:: Source data
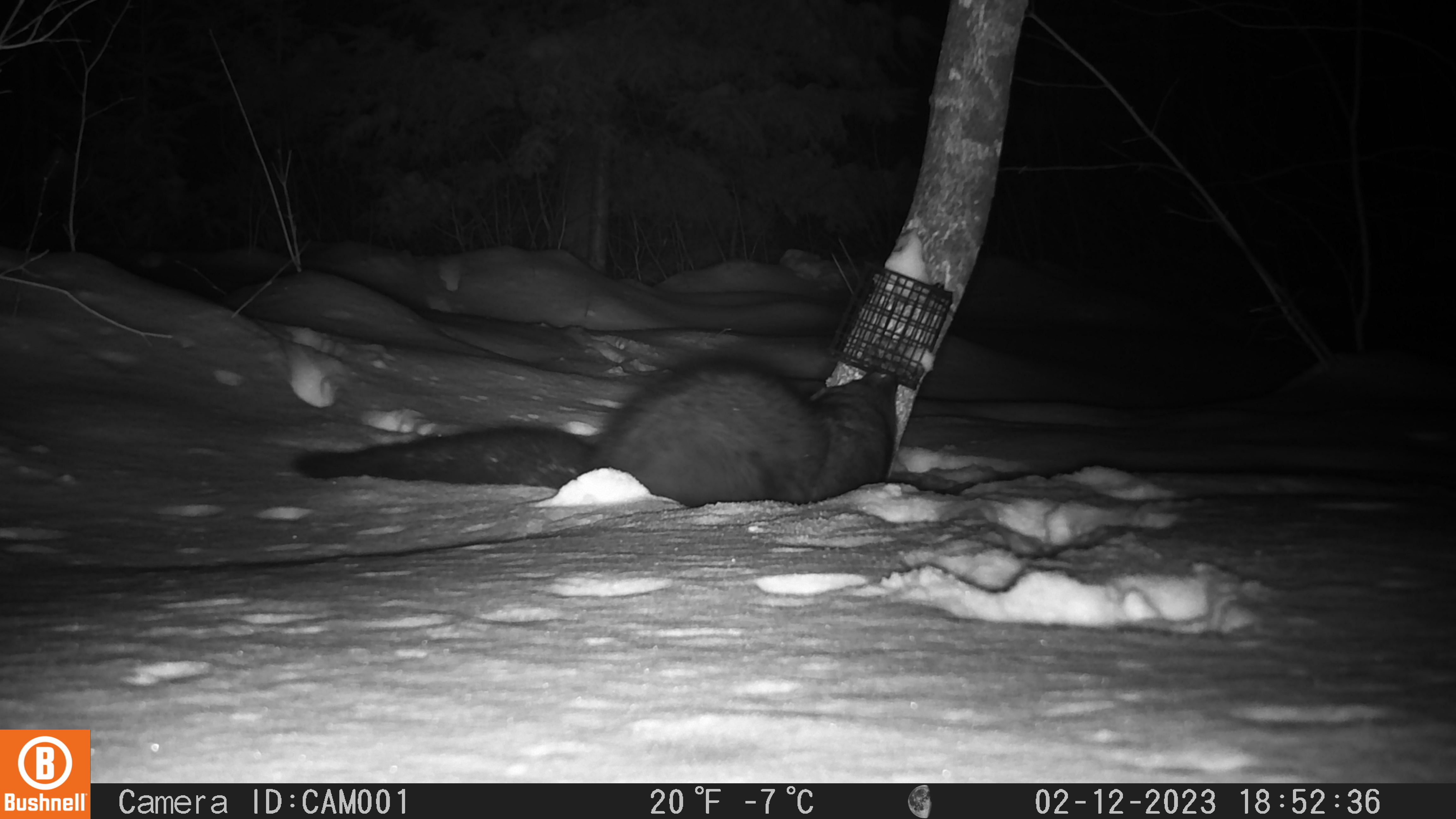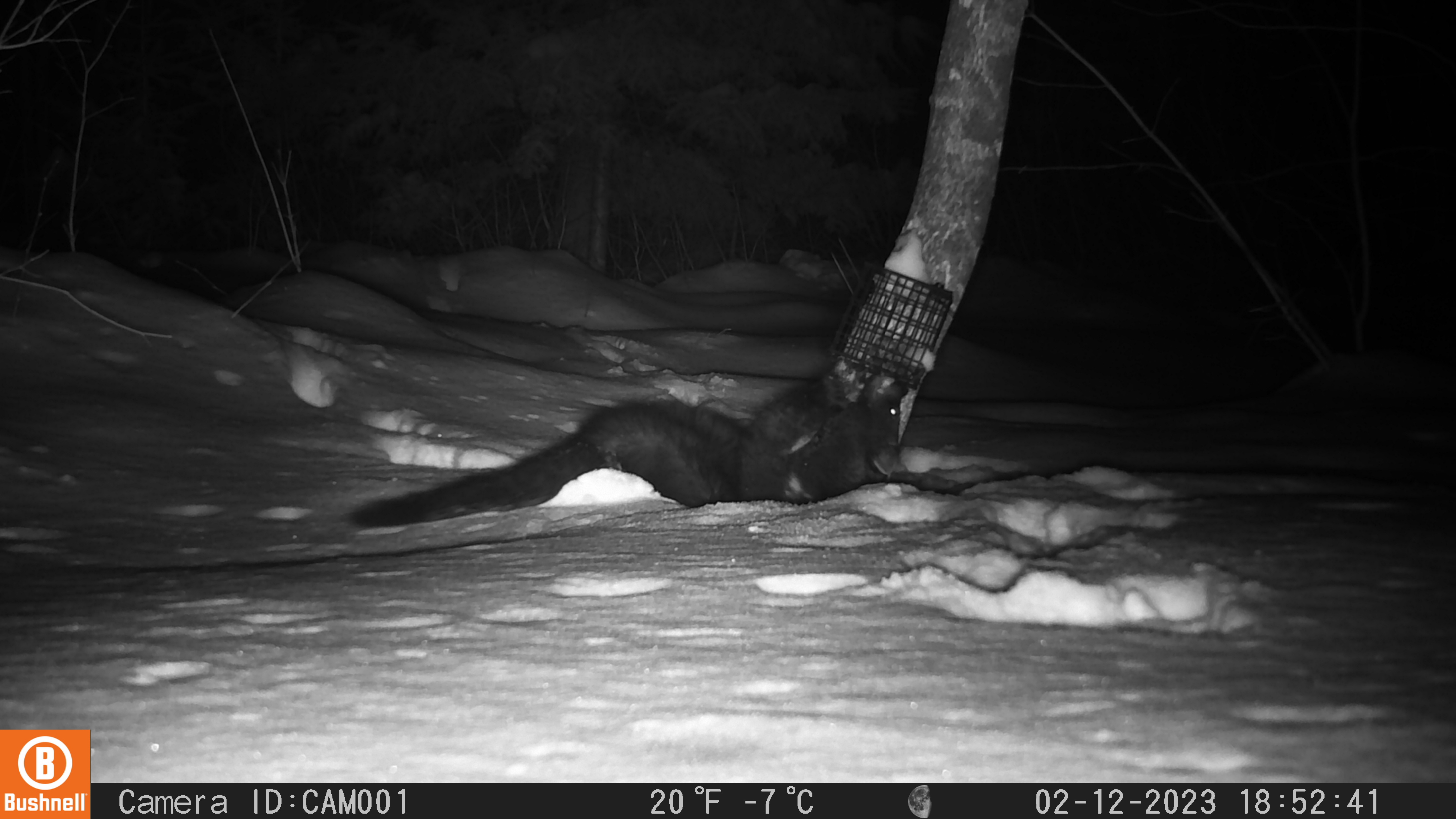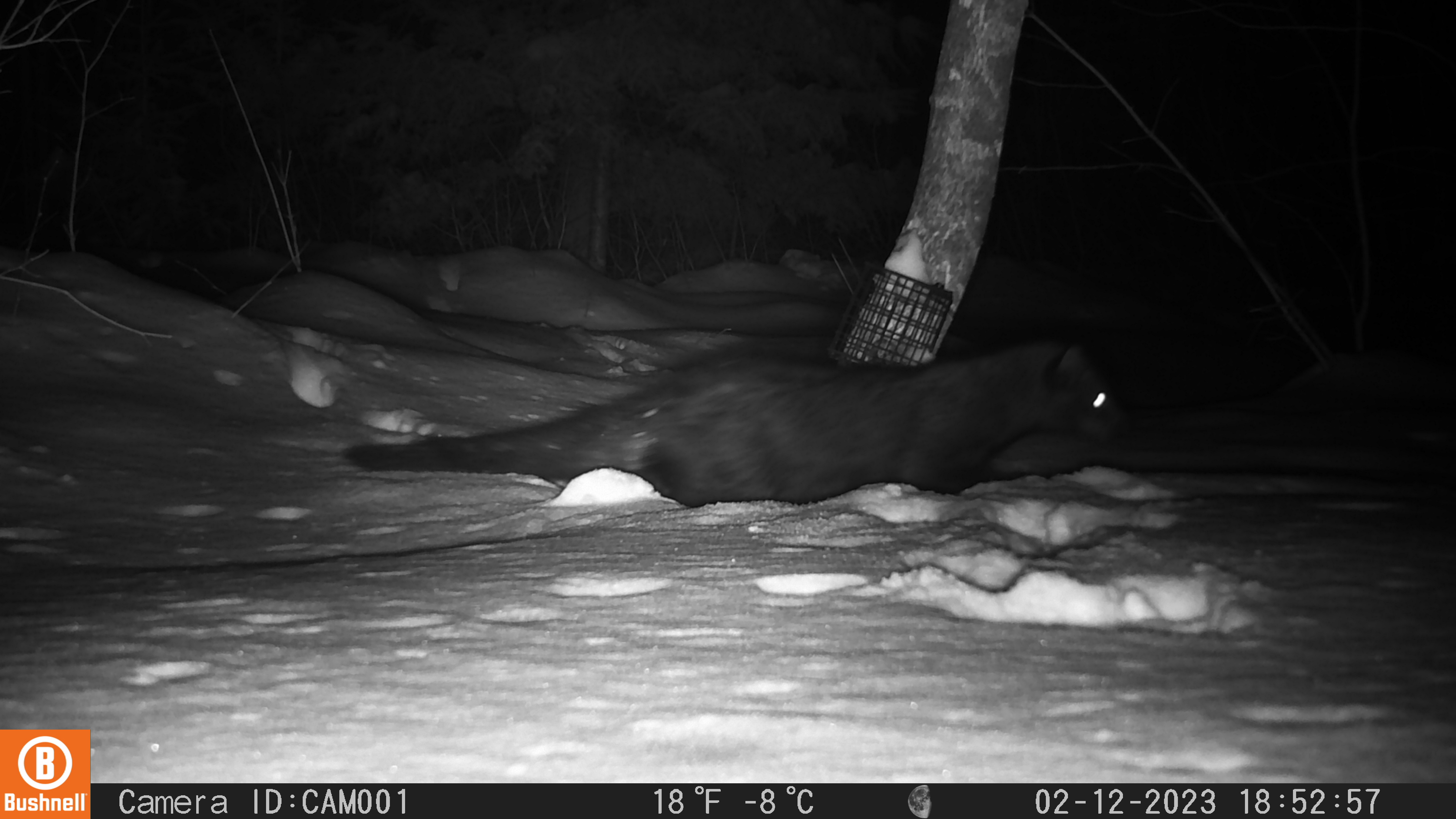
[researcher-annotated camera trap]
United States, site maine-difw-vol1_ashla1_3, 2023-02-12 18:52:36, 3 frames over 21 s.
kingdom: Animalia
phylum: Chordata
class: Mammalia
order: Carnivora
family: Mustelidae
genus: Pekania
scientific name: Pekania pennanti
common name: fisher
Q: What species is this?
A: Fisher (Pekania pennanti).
::::
**Exercise aim**
Print the data above exactly; drop every picture.

**Output of the exercise**
[researcher-annotated camera trap]
United States, site maine-difw-vol1_ashla1_3, 2023-02-12 18:52:36, 3 frames over 21 s.
kingdom: Animalia
phylum: Chordata
class: Mammalia
order: Carnivora
family: Mustelidae
genus: Pekania
scientific name: Pekania pennanti
common name: fisher
Q: What species is this?
A: Fisher (Pekania pennanti).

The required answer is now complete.